Esse é um conceito muito importante. A Terra é um planeta difícil de se viver! É um planeta de provas e expiações. Os que aqui estamos somos espíritos ainda bastante rudes e inexperientes, e por conta disso, aqui ainda impera o egoísmo, a competição e a dor. Libertar-se desse ambiente, nos diz o espiritismo, é um ganho e não uma perda. É como se estivéssemos encarcerados no corpo, na Terra. Quem morre cumpriu sua pena e já tem direito à liberdade, pode deixar o triste ambiente desta penitenciária. Então, veja só, pelo que nos esclarece o espiritismo, poderíamos dizer que a certidão de óbito pode ser entendida como um alvará de soltura! Não nos entristeçamos nem lamentemos por aquele que ganhou a liberdade. Não sejamos nós, os que seguimos encarcerados cumprindo pena, a lamentar e maldizer a liberdade, essa boa conquista de nosso companheiro de cela. - Não seguremos quem já está pronto para morrer.

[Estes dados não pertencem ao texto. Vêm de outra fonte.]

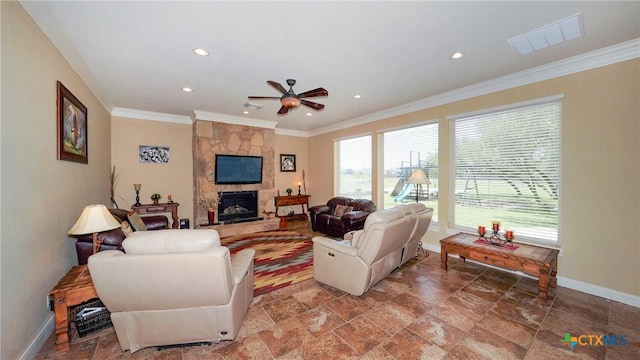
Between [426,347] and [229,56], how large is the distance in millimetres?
3612

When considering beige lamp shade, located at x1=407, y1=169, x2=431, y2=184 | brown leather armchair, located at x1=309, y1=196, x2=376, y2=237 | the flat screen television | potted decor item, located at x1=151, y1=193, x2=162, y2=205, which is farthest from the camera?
the flat screen television

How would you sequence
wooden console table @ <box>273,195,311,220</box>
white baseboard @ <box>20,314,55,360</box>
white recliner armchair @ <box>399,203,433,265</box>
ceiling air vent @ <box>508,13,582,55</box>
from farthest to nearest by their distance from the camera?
wooden console table @ <box>273,195,311,220</box> → white recliner armchair @ <box>399,203,433,265</box> → ceiling air vent @ <box>508,13,582,55</box> → white baseboard @ <box>20,314,55,360</box>

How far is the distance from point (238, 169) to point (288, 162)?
1.89 metres

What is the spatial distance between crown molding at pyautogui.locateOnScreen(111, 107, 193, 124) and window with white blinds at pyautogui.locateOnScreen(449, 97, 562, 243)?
5.93 meters

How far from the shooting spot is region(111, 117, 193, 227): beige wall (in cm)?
525

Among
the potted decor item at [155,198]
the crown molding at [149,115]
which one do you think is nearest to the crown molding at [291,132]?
the crown molding at [149,115]

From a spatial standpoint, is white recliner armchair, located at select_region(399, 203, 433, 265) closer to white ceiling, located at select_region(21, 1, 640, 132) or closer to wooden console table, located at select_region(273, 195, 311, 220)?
white ceiling, located at select_region(21, 1, 640, 132)

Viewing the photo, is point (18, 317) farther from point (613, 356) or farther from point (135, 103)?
point (613, 356)

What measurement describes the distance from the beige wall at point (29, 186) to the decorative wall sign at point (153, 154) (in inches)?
116

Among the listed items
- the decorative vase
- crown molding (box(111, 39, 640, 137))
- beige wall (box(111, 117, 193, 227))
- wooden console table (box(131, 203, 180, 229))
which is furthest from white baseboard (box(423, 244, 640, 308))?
beige wall (box(111, 117, 193, 227))

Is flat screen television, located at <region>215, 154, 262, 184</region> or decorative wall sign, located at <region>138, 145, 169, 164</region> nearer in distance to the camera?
decorative wall sign, located at <region>138, 145, 169, 164</region>

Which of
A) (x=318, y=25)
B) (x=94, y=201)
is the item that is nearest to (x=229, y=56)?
(x=318, y=25)

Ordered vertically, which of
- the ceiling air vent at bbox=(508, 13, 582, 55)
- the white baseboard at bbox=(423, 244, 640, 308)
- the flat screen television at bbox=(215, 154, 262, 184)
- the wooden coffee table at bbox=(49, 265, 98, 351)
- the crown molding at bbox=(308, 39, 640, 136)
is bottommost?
the white baseboard at bbox=(423, 244, 640, 308)

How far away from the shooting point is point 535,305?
263 cm
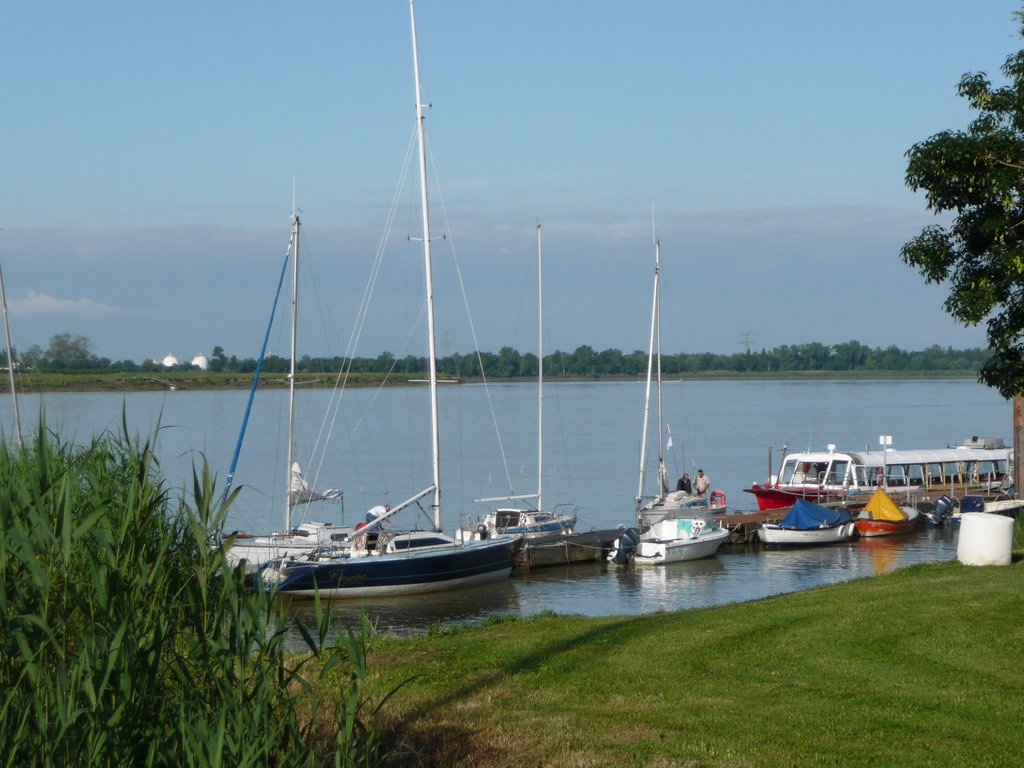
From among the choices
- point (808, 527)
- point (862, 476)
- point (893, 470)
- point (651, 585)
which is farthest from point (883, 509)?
point (651, 585)

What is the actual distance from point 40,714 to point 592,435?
94.9 m

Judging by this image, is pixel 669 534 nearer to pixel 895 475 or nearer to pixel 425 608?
pixel 425 608

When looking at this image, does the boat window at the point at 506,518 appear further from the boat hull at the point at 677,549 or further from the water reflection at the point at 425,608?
the water reflection at the point at 425,608

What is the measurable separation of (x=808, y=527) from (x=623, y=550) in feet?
26.0

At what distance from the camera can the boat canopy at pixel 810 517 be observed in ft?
138

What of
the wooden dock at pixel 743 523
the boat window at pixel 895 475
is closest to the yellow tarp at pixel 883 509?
the wooden dock at pixel 743 523

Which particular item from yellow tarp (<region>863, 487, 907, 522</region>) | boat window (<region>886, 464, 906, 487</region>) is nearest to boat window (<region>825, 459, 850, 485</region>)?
boat window (<region>886, 464, 906, 487</region>)

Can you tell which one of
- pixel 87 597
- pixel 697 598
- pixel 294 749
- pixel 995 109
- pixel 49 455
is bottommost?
pixel 697 598

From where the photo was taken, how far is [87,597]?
695 cm

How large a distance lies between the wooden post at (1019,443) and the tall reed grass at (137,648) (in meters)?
33.9

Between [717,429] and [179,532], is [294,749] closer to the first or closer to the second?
[179,532]

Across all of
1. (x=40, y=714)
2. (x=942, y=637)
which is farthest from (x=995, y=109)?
(x=40, y=714)

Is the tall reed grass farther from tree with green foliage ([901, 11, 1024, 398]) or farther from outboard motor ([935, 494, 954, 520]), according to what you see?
outboard motor ([935, 494, 954, 520])

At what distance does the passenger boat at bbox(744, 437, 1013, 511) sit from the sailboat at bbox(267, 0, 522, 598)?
721 inches
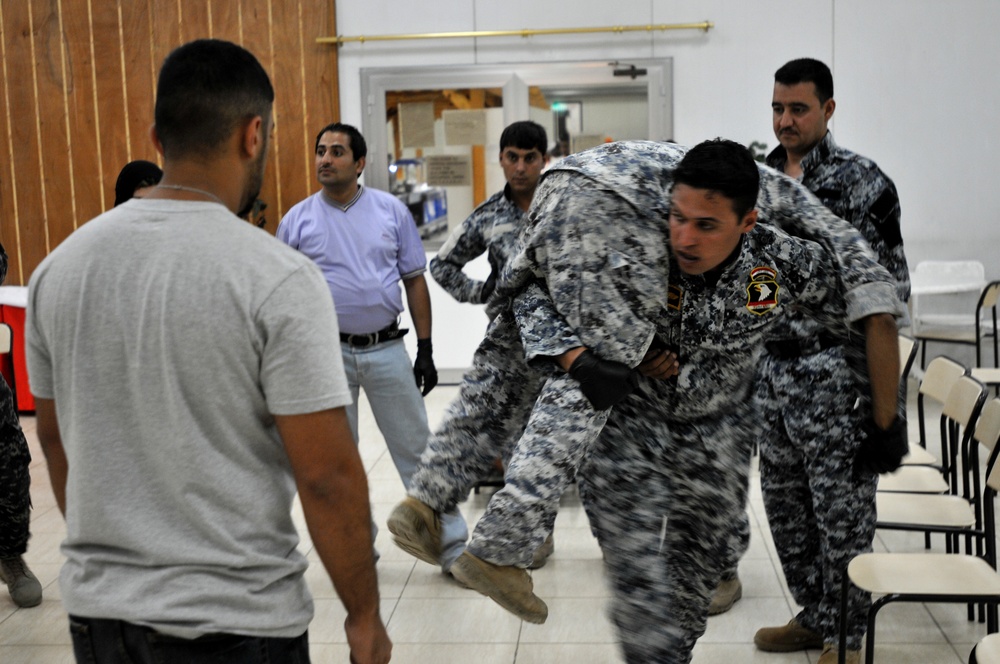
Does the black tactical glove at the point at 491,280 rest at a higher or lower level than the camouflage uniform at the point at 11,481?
higher

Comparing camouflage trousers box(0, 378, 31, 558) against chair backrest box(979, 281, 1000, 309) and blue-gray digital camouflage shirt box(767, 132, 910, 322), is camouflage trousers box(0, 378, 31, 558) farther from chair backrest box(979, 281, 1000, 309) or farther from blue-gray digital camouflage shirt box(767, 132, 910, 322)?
chair backrest box(979, 281, 1000, 309)

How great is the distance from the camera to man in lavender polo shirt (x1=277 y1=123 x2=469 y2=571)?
399 cm

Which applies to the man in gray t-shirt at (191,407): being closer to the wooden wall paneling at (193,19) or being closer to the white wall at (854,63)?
the white wall at (854,63)

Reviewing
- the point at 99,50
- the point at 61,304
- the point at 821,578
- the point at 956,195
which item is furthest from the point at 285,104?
the point at 61,304

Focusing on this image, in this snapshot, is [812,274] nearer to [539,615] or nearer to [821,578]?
[539,615]

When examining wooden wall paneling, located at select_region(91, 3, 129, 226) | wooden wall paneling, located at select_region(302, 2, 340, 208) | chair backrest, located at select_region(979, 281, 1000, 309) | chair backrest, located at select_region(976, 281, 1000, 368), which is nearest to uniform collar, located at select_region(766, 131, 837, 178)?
chair backrest, located at select_region(976, 281, 1000, 368)

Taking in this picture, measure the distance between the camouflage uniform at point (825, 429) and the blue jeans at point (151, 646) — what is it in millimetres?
1895

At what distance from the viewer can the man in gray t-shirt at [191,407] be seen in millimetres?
1422

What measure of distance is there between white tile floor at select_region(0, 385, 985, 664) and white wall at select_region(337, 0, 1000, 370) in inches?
145

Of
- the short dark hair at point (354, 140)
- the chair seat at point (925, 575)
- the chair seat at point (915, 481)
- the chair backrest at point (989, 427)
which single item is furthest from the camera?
the short dark hair at point (354, 140)

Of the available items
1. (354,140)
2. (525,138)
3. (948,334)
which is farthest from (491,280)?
(948,334)

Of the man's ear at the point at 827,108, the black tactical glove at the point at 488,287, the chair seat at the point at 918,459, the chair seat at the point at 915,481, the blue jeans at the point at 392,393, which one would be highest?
the man's ear at the point at 827,108

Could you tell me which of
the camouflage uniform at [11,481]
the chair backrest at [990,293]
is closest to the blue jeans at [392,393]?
the camouflage uniform at [11,481]

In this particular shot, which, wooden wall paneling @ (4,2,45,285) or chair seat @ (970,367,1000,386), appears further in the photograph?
wooden wall paneling @ (4,2,45,285)
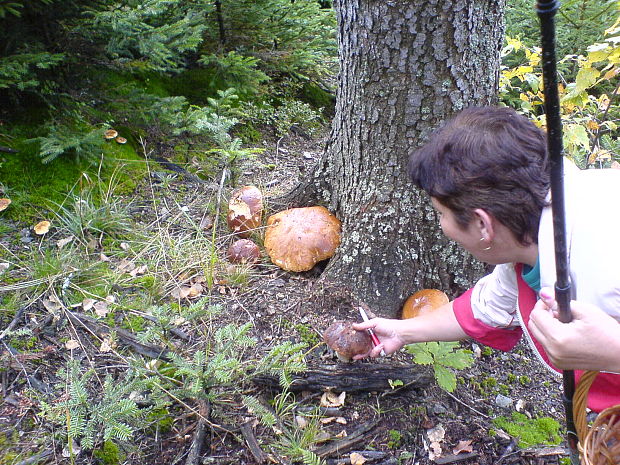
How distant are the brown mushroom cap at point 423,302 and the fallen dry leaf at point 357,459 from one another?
941 millimetres

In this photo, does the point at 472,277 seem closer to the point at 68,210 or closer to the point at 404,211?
the point at 404,211

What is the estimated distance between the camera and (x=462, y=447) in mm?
2322

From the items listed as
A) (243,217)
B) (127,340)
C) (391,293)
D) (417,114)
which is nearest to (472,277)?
(391,293)

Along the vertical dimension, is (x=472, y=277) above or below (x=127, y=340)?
above

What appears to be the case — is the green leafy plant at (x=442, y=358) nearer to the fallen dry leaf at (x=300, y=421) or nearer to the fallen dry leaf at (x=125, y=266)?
the fallen dry leaf at (x=300, y=421)

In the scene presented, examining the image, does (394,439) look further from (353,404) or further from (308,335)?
(308,335)

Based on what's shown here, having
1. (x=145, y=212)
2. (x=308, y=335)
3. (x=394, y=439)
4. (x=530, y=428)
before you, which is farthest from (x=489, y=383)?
(x=145, y=212)

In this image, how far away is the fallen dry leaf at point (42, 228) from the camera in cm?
357

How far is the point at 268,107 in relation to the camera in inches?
220

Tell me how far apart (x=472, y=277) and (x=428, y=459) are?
4.12 feet

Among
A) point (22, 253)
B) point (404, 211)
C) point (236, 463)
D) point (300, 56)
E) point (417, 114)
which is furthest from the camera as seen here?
point (300, 56)

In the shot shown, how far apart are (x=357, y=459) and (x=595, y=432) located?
1.08 meters

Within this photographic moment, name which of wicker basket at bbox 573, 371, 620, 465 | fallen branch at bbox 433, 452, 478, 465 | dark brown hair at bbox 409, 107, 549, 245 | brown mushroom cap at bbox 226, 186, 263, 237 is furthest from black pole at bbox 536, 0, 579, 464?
brown mushroom cap at bbox 226, 186, 263, 237

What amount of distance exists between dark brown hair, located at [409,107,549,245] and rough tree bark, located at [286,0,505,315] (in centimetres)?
104
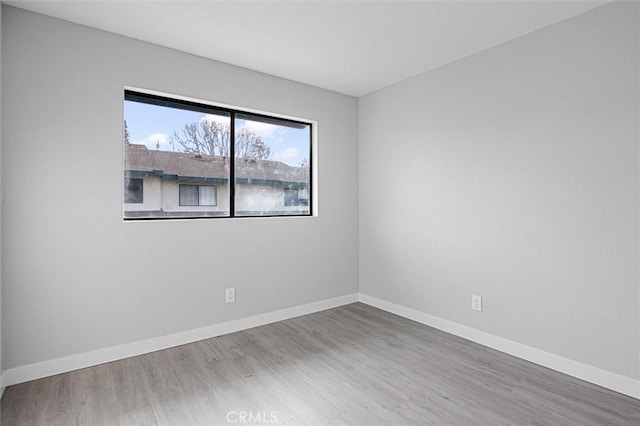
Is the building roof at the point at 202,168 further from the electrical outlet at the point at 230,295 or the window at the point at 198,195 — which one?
the electrical outlet at the point at 230,295

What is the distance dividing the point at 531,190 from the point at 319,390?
212 cm

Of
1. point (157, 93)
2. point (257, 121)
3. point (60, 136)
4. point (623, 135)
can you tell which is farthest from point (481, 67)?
point (60, 136)

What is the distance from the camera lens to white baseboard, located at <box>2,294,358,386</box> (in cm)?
232

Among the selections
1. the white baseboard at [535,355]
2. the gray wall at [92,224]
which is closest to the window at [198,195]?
the gray wall at [92,224]

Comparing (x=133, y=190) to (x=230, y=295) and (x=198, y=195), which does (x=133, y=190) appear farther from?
(x=230, y=295)

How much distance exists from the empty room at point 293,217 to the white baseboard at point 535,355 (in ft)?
0.05

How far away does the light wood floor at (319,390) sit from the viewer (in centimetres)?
194

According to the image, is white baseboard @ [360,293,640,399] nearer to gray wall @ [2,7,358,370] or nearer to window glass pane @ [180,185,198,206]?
gray wall @ [2,7,358,370]

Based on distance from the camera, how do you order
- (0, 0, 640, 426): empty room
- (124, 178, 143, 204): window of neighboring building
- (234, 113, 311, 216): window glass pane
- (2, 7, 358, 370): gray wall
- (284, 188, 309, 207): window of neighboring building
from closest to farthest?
(0, 0, 640, 426): empty room < (2, 7, 358, 370): gray wall < (124, 178, 143, 204): window of neighboring building < (234, 113, 311, 216): window glass pane < (284, 188, 309, 207): window of neighboring building

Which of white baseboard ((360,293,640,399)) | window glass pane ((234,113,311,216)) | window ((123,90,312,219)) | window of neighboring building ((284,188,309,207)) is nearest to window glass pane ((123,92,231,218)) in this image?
window ((123,90,312,219))

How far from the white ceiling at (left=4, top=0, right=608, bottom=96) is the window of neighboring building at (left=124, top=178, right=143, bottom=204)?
1120 mm

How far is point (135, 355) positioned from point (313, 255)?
1875mm

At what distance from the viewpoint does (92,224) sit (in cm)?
254

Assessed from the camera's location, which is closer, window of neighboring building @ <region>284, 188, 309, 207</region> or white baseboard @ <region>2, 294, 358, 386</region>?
white baseboard @ <region>2, 294, 358, 386</region>
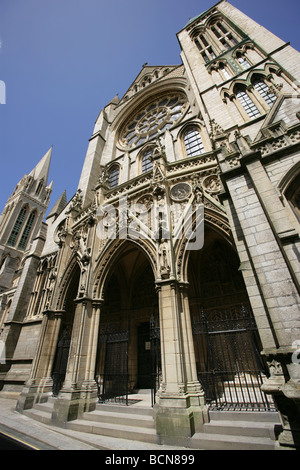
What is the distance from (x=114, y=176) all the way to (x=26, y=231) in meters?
37.5

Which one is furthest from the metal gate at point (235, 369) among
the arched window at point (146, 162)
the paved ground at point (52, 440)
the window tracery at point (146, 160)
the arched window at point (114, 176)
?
the arched window at point (114, 176)

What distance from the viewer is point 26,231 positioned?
44.8m

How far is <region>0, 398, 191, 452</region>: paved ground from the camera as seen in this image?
4.59 m

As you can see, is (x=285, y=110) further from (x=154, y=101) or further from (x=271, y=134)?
(x=154, y=101)

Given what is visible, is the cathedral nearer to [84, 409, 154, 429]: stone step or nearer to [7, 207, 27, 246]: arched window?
[84, 409, 154, 429]: stone step

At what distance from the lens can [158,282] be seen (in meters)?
6.66

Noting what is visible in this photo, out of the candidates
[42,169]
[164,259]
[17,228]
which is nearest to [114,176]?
[164,259]

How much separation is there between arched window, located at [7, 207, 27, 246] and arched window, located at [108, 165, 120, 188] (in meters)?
34.5

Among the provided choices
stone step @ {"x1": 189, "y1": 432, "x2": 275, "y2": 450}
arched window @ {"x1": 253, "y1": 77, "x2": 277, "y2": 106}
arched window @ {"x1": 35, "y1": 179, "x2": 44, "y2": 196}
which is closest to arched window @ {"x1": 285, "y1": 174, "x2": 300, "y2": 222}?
stone step @ {"x1": 189, "y1": 432, "x2": 275, "y2": 450}

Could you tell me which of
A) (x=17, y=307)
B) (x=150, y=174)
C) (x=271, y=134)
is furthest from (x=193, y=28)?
(x=17, y=307)

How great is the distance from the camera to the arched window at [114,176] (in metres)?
15.5

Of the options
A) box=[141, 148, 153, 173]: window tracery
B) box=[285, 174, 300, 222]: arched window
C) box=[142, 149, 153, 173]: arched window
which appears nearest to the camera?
box=[285, 174, 300, 222]: arched window

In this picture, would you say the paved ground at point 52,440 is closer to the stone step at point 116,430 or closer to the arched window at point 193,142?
the stone step at point 116,430

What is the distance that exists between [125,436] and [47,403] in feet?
15.7
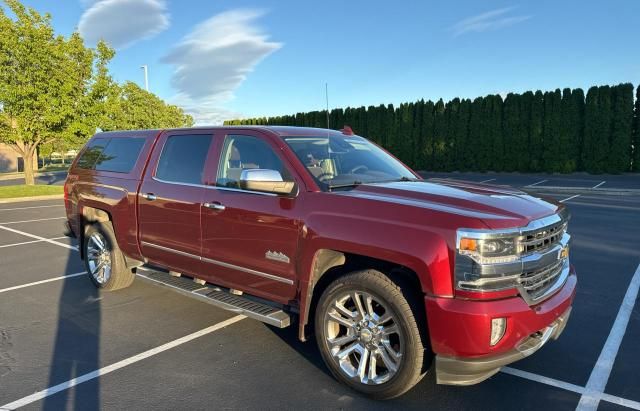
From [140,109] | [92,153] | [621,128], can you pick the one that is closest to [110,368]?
[92,153]

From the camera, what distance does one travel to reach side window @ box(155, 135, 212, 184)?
4.58 meters

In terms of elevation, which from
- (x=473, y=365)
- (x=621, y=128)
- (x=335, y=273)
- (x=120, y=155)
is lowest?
(x=473, y=365)

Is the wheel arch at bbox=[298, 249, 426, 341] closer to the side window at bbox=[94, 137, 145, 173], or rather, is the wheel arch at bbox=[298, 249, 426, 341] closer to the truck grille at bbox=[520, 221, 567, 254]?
the truck grille at bbox=[520, 221, 567, 254]

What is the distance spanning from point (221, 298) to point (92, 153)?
3368 millimetres

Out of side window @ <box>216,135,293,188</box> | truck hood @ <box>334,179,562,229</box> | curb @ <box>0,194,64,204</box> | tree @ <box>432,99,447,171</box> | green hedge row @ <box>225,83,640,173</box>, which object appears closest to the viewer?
truck hood @ <box>334,179,562,229</box>

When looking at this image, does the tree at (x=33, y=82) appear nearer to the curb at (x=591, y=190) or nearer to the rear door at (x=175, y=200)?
the rear door at (x=175, y=200)

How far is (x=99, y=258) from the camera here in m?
5.88

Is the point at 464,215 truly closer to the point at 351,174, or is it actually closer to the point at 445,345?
the point at 445,345

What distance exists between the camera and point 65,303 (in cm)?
541

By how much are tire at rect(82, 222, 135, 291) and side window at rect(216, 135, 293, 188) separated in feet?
7.07

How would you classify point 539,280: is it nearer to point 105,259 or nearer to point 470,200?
point 470,200

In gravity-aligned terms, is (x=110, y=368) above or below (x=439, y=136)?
below

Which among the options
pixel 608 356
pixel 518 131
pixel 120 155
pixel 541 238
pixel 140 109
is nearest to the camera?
pixel 541 238

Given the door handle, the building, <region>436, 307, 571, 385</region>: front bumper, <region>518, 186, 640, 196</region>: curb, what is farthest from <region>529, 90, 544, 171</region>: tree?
the building
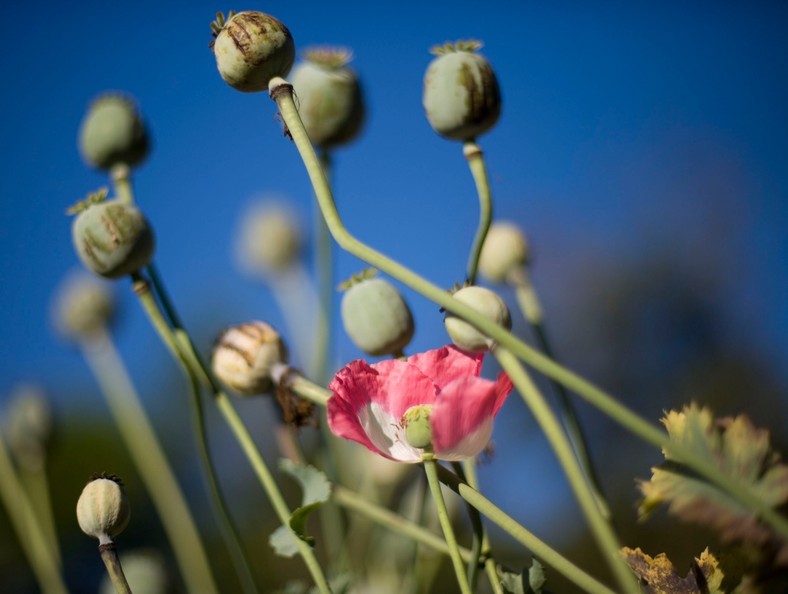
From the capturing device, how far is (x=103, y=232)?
1.91 feet

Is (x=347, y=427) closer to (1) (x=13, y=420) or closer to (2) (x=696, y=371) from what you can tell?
(1) (x=13, y=420)

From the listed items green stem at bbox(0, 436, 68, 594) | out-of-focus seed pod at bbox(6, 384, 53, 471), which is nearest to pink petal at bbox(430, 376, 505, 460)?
green stem at bbox(0, 436, 68, 594)

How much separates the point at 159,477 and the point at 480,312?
1.36ft

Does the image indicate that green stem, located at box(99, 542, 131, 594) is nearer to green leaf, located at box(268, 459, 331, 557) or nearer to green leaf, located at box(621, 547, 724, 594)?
green leaf, located at box(268, 459, 331, 557)

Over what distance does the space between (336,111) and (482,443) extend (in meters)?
0.35

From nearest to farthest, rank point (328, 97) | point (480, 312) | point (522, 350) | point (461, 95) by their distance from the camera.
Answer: point (522, 350)
point (480, 312)
point (461, 95)
point (328, 97)

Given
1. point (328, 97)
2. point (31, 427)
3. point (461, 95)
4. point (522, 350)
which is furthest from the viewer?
point (31, 427)

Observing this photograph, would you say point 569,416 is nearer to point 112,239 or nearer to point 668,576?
point 668,576

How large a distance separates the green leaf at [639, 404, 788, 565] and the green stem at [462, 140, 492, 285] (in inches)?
6.3

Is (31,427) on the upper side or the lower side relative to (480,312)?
upper

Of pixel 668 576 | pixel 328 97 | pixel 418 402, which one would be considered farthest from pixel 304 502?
pixel 328 97

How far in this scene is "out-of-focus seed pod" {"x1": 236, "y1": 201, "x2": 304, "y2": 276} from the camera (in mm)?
1144

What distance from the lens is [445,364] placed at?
0.49 meters

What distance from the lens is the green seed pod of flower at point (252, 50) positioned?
0.47 m
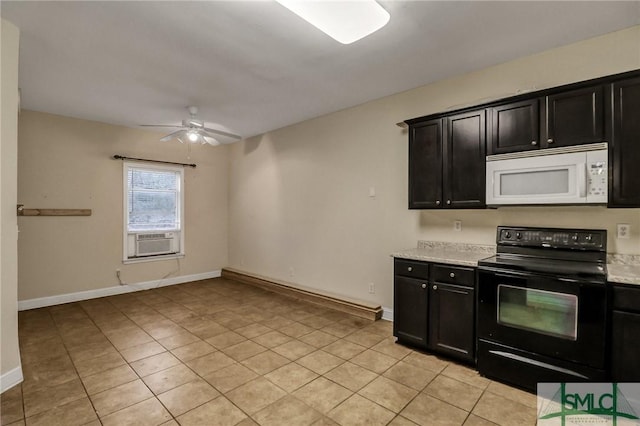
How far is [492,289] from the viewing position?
8.08 ft

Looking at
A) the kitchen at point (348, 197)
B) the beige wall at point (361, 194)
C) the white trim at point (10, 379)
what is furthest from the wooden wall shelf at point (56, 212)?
the white trim at point (10, 379)

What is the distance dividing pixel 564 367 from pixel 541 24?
2.58 metres

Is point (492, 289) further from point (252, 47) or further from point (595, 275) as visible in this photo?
point (252, 47)

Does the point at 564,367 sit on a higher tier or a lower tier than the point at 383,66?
lower

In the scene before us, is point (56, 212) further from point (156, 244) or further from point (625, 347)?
point (625, 347)

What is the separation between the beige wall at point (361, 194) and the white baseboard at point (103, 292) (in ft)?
3.08

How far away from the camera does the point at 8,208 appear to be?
2.39 m

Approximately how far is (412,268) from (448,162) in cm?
111

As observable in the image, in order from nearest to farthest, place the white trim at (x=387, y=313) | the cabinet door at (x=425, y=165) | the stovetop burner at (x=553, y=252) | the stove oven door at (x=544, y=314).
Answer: the stove oven door at (x=544, y=314)
the stovetop burner at (x=553, y=252)
the cabinet door at (x=425, y=165)
the white trim at (x=387, y=313)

Não é incomum uma pessoa cujo corpo está já bastante debilitado não conseguir desencarnar porque seus parentes a ‘seguram’. É quando apelamos com dizeres como: “não me deixe!”, “você é tudo para mim!”, “não conseguirei viver sem você!”. Exagero. Ignorância. Falta de caridade. Deixemos ir quem precisa ir. Todos podemos, sim, viver sem qualquer outra pessoa. Ninguém, exceto você, é tudo para você. Cada um é responsável por si. Se você percebe que a pessoa a quem ama está precisando morrer, mas tem dificuldade de deixar o corpo, converse com ela. Por vezes ela não vai por receio, por vezes pela preocupação em deixar seus familiares sem seu apoio. Com tato, amor e carinho, esclareça-a, libertando-a para uma nova etapa, melhor, de sua vida. Essa conversa pode ser feita com a pessoa lúcida ou mesmo desacordada. O espírito sempre ouve. - Preparemo-nos para nossa morte.
A maioria das pessoas não teme a morte, mas tem medo de um eventual sofrimento na hora da morte. Faz sentido. Duas coisas nos fazem sofrer na hora de nossa morte: o apego e o remorso. Assim, o melhor a fazer é nos desapegarmos o mais que conseguirmos e de tudo: de nossos bens, de nosso trabalho, de nossos negócios, de nosso corpo, de nossos familiares, de nossos amores. Nada é nosso. Nada é definitivo. Na hora da morte, tudo fica, exceto o conhecimento e habilidades que adquirimos. Compreendamos que nós somos a nossa essência, somos espíritos, e que essa essência, que é nossa inteligência e nosso conhecimento, é tudo de que necessitamos em nossa vida como espíritos. Já para evitar o remorso, mantenhamos uma vida com relacionamentos saudáveis, nos relacionando bem com todos, nos reconciliando, compreendendo, auxiliando e perdoando. Não levemos conosco para a vida espiritual o pesado lastro do arrependimento e do remorso. - Sejamos caridosos também na hora de nossa morte.
O espiritismo nos recomenda a caridade afirmando: Fora da caridade não há salvação.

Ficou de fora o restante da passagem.